C'est la raison pour laquelle certains membres de la délégation se sont interrogés sur la possibilité de réutiliser ces jouets ou de permettre aux enfants moins gâtés de les recevoir, à partir de circuits économiques parallèles basés sur l'échange ou la réactualisation des produits.

En France, ces circuits économiques existent.

L'économie circulaire, en premier lieu, se veut « écologiquement vertueuse » et promeut un système économique et industriel sobre en carbone, en énergie et en ressources naturelles qui favorise le recyclage au meilleur coût.

L'économie sociale et solidaire, en second lieu, regroupe les organisations privées ou publiques (entreprises, coopératives, associations, mutuelles ou fondations) qui cherchent à concilier activité économique et utilité sociale. Ce secteur représentait en 2011 près de 10 % des emplois en France.

Sur la suggestion de Corinne Bouchoux, la délégation souhaite qu'une étude puisse être diligentée sur l'application au secteur des jeux et jouets des principes de l'économie circulaire et de l'économie sociale et solidaire.


* 26 Cité par le site The Local.

* 27 Mona Zegaï, op. cit.

* 28 Cofondé par la fondatrice et ancienne porte-parole d'Osez le féminisme, Caroline de Haas, « Macholand.fr » invite les internautes à dénoncer les propos sexistes qu'ils relèvent à la radio, à la télévision, dans les journaux ou dans leur environnement quotidien.
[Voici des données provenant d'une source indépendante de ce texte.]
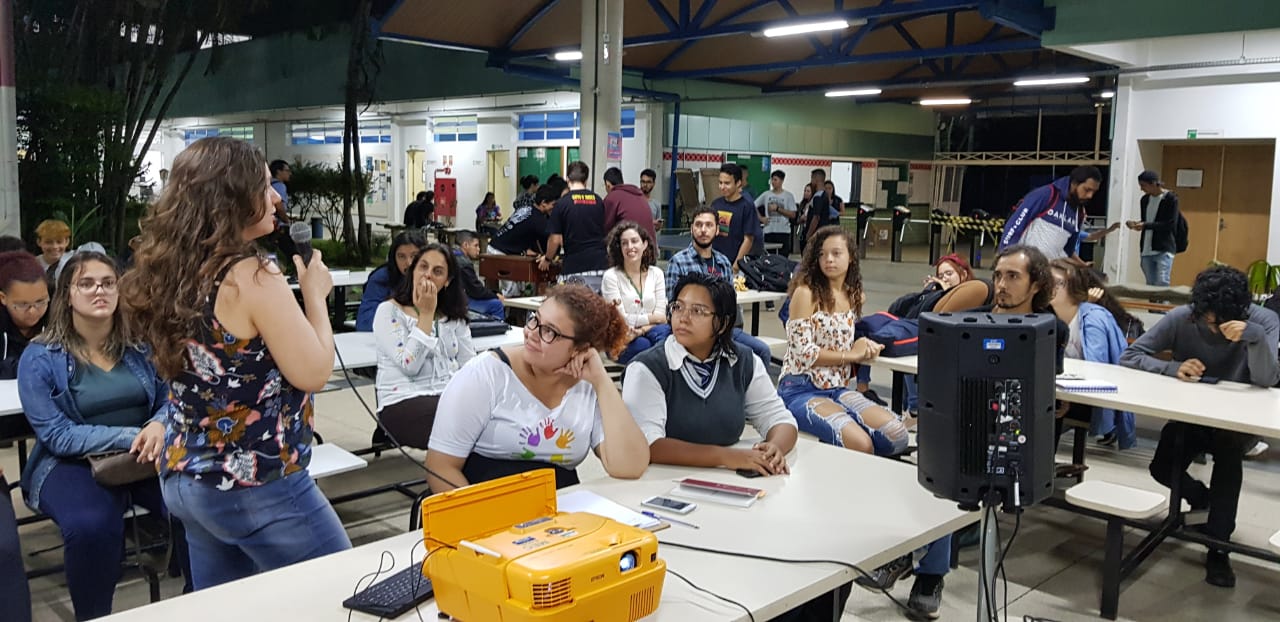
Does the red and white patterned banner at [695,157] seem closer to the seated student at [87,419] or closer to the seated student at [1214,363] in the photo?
the seated student at [1214,363]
En savoir plus sur : www.lexpress.fr/actualite/medias/macholand-fr-le-site-anti-machos_1611411.html#hFs78WVHeho7IvuA.994

* 29 Rapport sur l'égalité entre les filles et les garçons dans les modes d'accueil de la petite enfance, remis par Brigitte Grésy et Philippe Georges en décembre 2012.

* 30 Selon Michel Maggio, auditionné le 20 novembre 2014, il serait publié chaque année sur ce site un million d'annonces concernant des jouets.